▶ YOUR GOAL:
Every record below, from first to last: print it exactly as shown.
━━━ DATASET
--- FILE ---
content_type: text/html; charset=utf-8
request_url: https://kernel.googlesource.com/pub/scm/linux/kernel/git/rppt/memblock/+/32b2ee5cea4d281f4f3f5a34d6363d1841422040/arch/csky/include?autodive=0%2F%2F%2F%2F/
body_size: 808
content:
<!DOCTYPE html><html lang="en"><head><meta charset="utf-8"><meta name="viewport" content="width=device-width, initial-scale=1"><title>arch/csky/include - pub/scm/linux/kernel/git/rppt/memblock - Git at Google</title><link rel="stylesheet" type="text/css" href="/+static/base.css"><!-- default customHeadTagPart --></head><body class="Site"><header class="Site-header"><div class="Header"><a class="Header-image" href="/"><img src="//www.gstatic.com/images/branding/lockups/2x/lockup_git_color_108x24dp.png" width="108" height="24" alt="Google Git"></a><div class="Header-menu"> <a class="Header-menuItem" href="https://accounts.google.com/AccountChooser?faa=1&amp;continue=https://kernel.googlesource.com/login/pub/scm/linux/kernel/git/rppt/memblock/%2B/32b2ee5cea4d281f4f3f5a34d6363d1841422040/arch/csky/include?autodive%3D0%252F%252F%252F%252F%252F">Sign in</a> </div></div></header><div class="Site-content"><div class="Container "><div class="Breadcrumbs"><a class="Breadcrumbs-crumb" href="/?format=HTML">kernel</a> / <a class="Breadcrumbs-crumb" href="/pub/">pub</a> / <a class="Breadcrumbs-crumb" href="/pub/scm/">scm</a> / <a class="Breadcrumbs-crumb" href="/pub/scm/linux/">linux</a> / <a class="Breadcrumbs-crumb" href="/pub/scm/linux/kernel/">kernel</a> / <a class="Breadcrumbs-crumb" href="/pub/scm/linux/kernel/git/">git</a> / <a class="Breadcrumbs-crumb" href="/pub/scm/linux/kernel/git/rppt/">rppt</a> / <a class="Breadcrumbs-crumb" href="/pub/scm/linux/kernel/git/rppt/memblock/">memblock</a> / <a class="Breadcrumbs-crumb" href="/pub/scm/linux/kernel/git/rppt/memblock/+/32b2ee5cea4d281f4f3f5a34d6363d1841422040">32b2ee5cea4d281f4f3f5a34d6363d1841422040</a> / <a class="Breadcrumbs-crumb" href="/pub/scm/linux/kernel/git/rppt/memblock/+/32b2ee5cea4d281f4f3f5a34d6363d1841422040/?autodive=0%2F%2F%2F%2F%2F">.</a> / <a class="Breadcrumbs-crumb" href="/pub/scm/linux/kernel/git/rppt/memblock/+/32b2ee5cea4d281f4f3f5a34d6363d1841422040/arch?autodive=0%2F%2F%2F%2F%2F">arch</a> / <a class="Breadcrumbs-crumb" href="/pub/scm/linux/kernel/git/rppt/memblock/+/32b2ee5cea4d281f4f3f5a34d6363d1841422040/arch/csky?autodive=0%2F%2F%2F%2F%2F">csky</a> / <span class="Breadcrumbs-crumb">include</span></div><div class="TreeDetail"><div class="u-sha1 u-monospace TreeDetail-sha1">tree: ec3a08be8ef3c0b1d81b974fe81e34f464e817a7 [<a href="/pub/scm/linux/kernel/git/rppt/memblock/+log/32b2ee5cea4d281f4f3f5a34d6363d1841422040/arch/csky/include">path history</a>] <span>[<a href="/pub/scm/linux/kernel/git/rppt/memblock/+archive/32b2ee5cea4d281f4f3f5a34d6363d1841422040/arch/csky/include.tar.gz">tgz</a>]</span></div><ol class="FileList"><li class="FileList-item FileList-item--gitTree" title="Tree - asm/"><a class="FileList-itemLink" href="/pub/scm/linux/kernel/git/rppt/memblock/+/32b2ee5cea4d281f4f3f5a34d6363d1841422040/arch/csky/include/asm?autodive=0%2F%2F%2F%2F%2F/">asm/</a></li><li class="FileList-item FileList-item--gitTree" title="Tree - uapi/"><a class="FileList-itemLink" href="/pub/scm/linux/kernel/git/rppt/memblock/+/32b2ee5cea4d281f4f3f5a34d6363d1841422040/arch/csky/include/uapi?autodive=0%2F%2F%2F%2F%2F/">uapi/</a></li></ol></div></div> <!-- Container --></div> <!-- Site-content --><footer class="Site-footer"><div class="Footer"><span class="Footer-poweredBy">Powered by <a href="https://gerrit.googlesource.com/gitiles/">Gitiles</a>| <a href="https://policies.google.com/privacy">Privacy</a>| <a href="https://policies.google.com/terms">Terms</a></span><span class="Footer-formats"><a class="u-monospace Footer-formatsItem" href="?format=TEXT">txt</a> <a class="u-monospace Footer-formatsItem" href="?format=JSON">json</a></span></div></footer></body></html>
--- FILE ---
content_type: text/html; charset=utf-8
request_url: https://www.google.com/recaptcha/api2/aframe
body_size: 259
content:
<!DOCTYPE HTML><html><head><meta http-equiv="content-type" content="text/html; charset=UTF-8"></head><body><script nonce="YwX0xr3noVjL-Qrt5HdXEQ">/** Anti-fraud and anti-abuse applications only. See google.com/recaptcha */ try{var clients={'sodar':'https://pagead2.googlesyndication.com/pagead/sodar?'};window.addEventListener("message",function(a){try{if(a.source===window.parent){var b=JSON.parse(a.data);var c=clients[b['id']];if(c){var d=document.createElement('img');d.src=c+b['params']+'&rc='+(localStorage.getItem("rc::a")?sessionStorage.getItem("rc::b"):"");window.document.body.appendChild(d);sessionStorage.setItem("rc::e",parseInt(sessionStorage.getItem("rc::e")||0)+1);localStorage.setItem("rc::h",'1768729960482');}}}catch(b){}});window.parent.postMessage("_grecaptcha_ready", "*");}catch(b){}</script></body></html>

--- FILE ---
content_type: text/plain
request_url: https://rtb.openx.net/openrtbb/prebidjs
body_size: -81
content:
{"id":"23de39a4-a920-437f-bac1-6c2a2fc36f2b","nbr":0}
━━━━━━
▶ TASK OUTPUT:
--- FILE ---
content_type: text/html; charset=utf-8
request_url: https://kernel.googlesource.com/pub/scm/linux/kernel/git/rppt/memblock/+/32b2ee5cea4d281f4f3f5a34d6363d1841422040/arch/csky/include?autodive=0%2F%2F%2F%2F/
body_size: 808
content:
<!DOCTYPE html><html lang="en"><head><meta charset="utf-8"><meta name="viewport" content="width=device-width, initial-scale=1"><title>arch/csky/include - pub/scm/linux/kernel/git/rppt/memblock - Git at Google</title><link rel="stylesheet" type="text/css" href="/+static/base.css"><!-- default customHeadTagPart --></head><body class="Site"><header class="Site-header"><div class="Header"><a class="Header-image" href="/"><img src="//www.gstatic.com/images/branding/lockups/2x/lockup_git_color_108x24dp.png" width="108" height="24" alt="Google Git"></a><div class="Header-menu"> <a class="Header-menuItem" href="https://accounts.google.com/AccountChooser?faa=1&amp;continue=https://kernel.googlesource.com/login/pub/scm/linux/kernel/git/rppt/memblock/%2B/32b2ee5cea4d281f4f3f5a34d6363d1841422040/arch/csky/include?autodive%3D0%252F%252F%252F%252F%252F">Sign in</a> </div></div></header><div class="Site-content"><div class="Container "><div class="Breadcrumbs"><a class="Breadcrumbs-crumb" href="/?format=HTML">kernel</a> / <a class="Breadcrumbs-crumb" href="/pub/">pub</a> / <a class="Breadcrumbs-crumb" href="/pub/scm/">scm</a> / <a class="Breadcrumbs-crumb" href="/pub/scm/linux/">linux</a> / <a class="Breadcrumbs-crumb" href="/pub/scm/linux/kernel/">kernel</a> / <a class="Breadcrumbs-crumb" href="/pub/scm/linux/kernel/git/">git</a> / <a class="Breadcrumbs-crumb" href="/pub/scm/linux/kernel/git/rppt/">rppt</a> / <a class="Breadcrumbs-crumb" href="/pub/scm/linux/kernel/git/rppt/memblock/">memblock</a> / <a class="Breadcrumbs-crumb" href="/pub/scm/linux/kernel/git/rppt/memblock/+/32b2ee5cea4d281f4f3f5a34d6363d1841422040">32b2ee5cea4d281f4f3f5a34d6363d1841422040</a> / <a class="Breadcrumbs-crumb" href="/pub/scm/linux/kernel/git/rppt/memblock/+/32b2ee5cea4d281f4f3f5a34d6363d1841422040/?autodive=0%2F%2F%2F%2F%2F">.</a> / <a class="Breadcrumbs-crumb" href="/pub/scm/linux/kernel/git/rppt/memblock/+/32b2ee5cea4d281f4f3f5a34d6363d1841422040/arch?autodive=0%2F%2F%2F%2F%2F">arch</a> / <a class="Breadcrumbs-crumb" href="/pub/scm/linux/kernel/git/rppt/memblock/+/32b2ee5cea4d281f4f3f5a34d6363d1841422040/arch/csky?autodive=0%2F%2F%2F%2F%2F">csky</a> / <span class="Breadcrumbs-crumb">include</span></div><div class="TreeDetail"><div class="u-sha1 u-monospace TreeDetail-sha1">tree: ec3a08be8ef3c0b1d81b974fe81e34f464e817a7 [<a href="/pub/scm/linux/kernel/git/rppt/memblock/+log/32b2ee5cea4d281f4f3f5a34d6363d1841422040/arch/csky/include">path history</a>] <span>[<a href="/pub/scm/linux/kernel/git/rppt/memblock/+archive/32b2ee5cea4d281f4f3f5a34d6363d1841422040/arch/csky/include.tar.gz">tgz</a>]</span></div><ol class="FileList"><li class="FileList-item FileList-item--gitTree" title="Tree - asm/"><a class="FileList-itemLink" href="/pub/scm/linux/kernel/git/rppt/memblock/+/32b2ee5cea4d281f4f3f5a34d6363d1841422040/arch/csky/include/asm?autodive=0%2F%2F%2F%2F%2F/">asm/</a></li><li class="FileList-item FileList-item--gitTree" title="Tree - uapi/"><a class="FileList-itemLink" href="/pub/scm/linux/kernel/git/rppt/memblock/+/32b2ee5cea4d281f4f3f5a34d6363d1841422040/arch/csky/include/uapi?autodive=0%2F%2F%2F%2F%2F/">uapi/</a></li></ol></div></div> <!-- Container --></div> <!-- Site-content --><footer class="Site-footer"><div class="Footer"><span class="Footer-poweredBy">Powered by <a href="https://gerrit.googlesource.com/gitiles/">Gitiles</a>| <a href="https://policies.google.com/privacy">Privacy</a>| <a href="https://policies.google.com/terms">Terms</a></span><span class="Footer-formats"><a class="u-monospace Footer-formatsItem" href="?format=TEXT">txt</a> <a class="u-monospace Footer-formatsItem" href="?format=JSON">json</a></span></div></footer></body></html>
--- FILE ---
content_type: text/html; charset=utf-8
request_url: https://www.google.com/recaptcha/api2/aframe
body_size: 259
content:
<!DOCTYPE HTML><html><head><meta http-equiv="content-type" content="text/html; charset=UTF-8"></head><body><script nonce="YwX0xr3noVjL-Qrt5HdXEQ">/** Anti-fraud and anti-abuse applications only. See google.com/recaptcha */ try{var clients={'sodar':'https://pagead2.googlesyndication.com/pagead/sodar?'};window.addEventListener("message",function(a){try{if(a.source===window.parent){var b=JSON.parse(a.data);var c=clients[b['id']];if(c){var d=document.createElement('img');d.src=c+b['params']+'&rc='+(localStorage.getItem("rc::a")?sessionStorage.getItem("rc::b"):"");window.document.body.appendChild(d);sessionStorage.setItem("rc::e",parseInt(sessionStorage.getItem("rc::e")||0)+1);localStorage.setItem("rc::h",'1768729960482');}}}catch(b){}});window.parent.postMessage("_grecaptcha_ready", "*");}catch(b){}</script></body></html>

--- FILE ---
content_type: text/plain
request_url: https://rtb.openx.net/openrtbb/prebidjs
body_size: -81
content:
{"id":"23de39a4-a920-437f-bac1-6c2a2fc36f2b","nbr":0}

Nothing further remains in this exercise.